(EXCERPTED PASSAGE)

Random Thoughts

 

06-05-2006 - Yearly update.

After about a year of idleness, here comes another entry. And this one's about my little project of late: CryptoFrame.

Lacking a better name, and still in an early stage, it is meant to be a workbench for generic math/crypto related activities. Of course, you can do whatever you want with it, in your own plugin. I included 3 initial plugins to play with. One is the result of my experiments with some elliptic curve stuff. Hasher is a revamp of something I did a while ago. The other is a specialized calculator that I figure will be kind of handy (at least for me).

Anyway, you can download and give it a try here.

18-05-2005 - Factoring software reviewed.

From what I've been able to see, people trying to factor numbers often use slow (and old) tools to factor rather large numbers. While this has the only disadvantage of slowing down the process (as we'll see later, in some cases is a quite large slowdown), I figured a summary of some good factoring tools would be appropriate.

(End EXCERPTED PASSAGE)
(SUPPLIED INFORMATION)

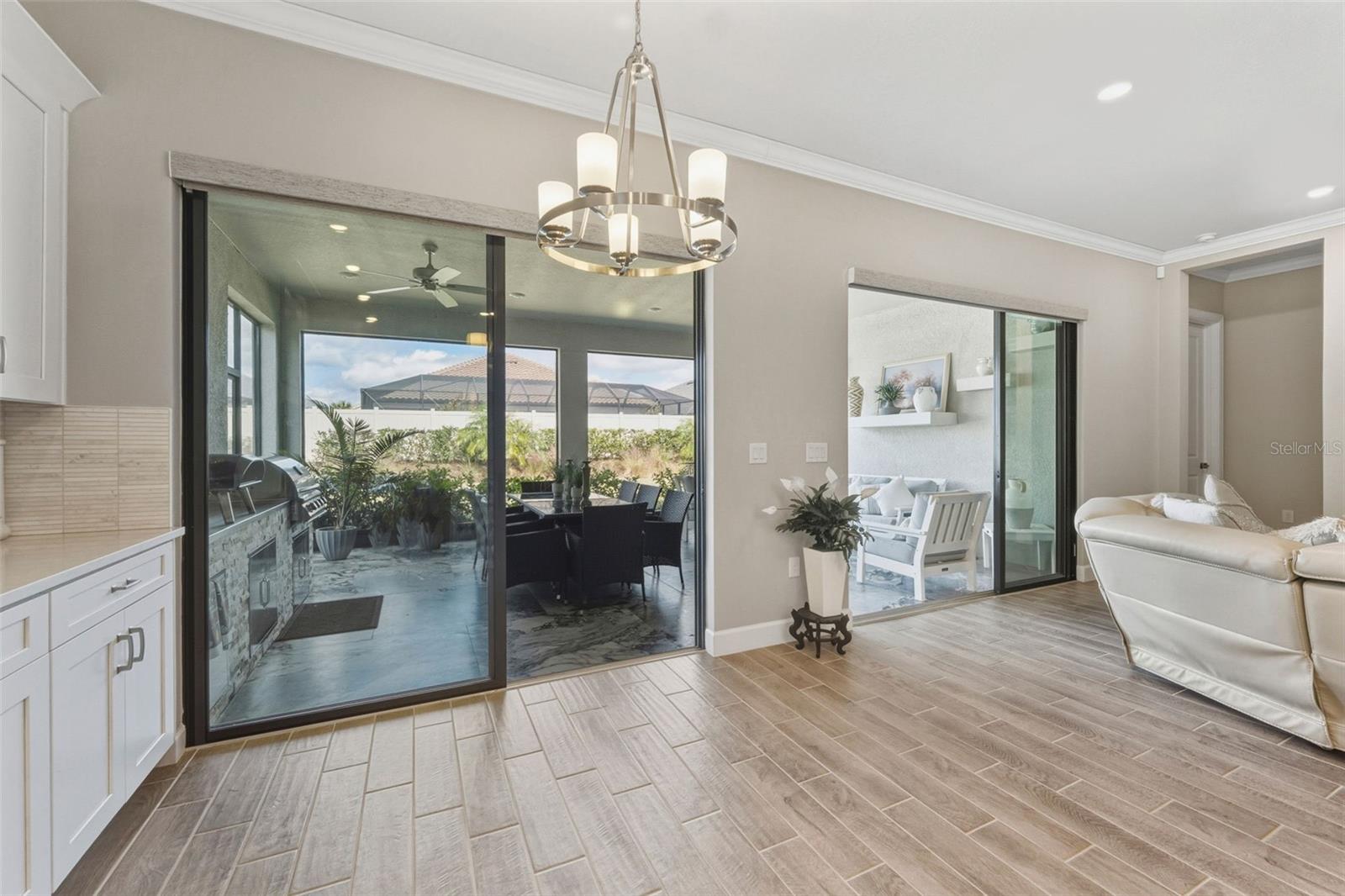 Sliding glass doors open to the extended and fully covered outdoor living area.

(End SUPPLIED INFORMATION)

**AIM OF THE EXERCISE**
Translate this sentence from the Random Thoughts blog into Spanish: "From what I've been able to see, people trying to factor numbers often use slow (and old) tools to factor rather large numbers."

**OUTPUT FOR THIS EXERCISE**
Por lo que he podido ver, quienes intentan factorizar números suelen usar herramientas lentas (y antiguas) para factorizar números bastante grandes.